Output each line of the listing below as a row in a Markdown table, skipping blank lines. Use the column "No." for the row number and "Line" for the line's text.

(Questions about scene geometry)
:::

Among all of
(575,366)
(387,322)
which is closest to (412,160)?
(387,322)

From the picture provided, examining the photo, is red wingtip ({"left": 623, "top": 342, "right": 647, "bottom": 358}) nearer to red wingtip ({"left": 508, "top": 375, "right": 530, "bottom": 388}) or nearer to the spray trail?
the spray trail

:::

● **Response for this exercise**:
| No. | Line |
|---|---|
| 1 | Among all of |
| 2 | (575,366) |
| 3 | (387,322) |
| 4 | which is closest to (412,160)? |
| 5 | (387,322) |
| 6 | From the picture provided, examining the photo, is red wingtip ({"left": 623, "top": 342, "right": 647, "bottom": 358}) nearer to red wingtip ({"left": 508, "top": 375, "right": 530, "bottom": 388}) or nearer to the spray trail? |
| 7 | the spray trail |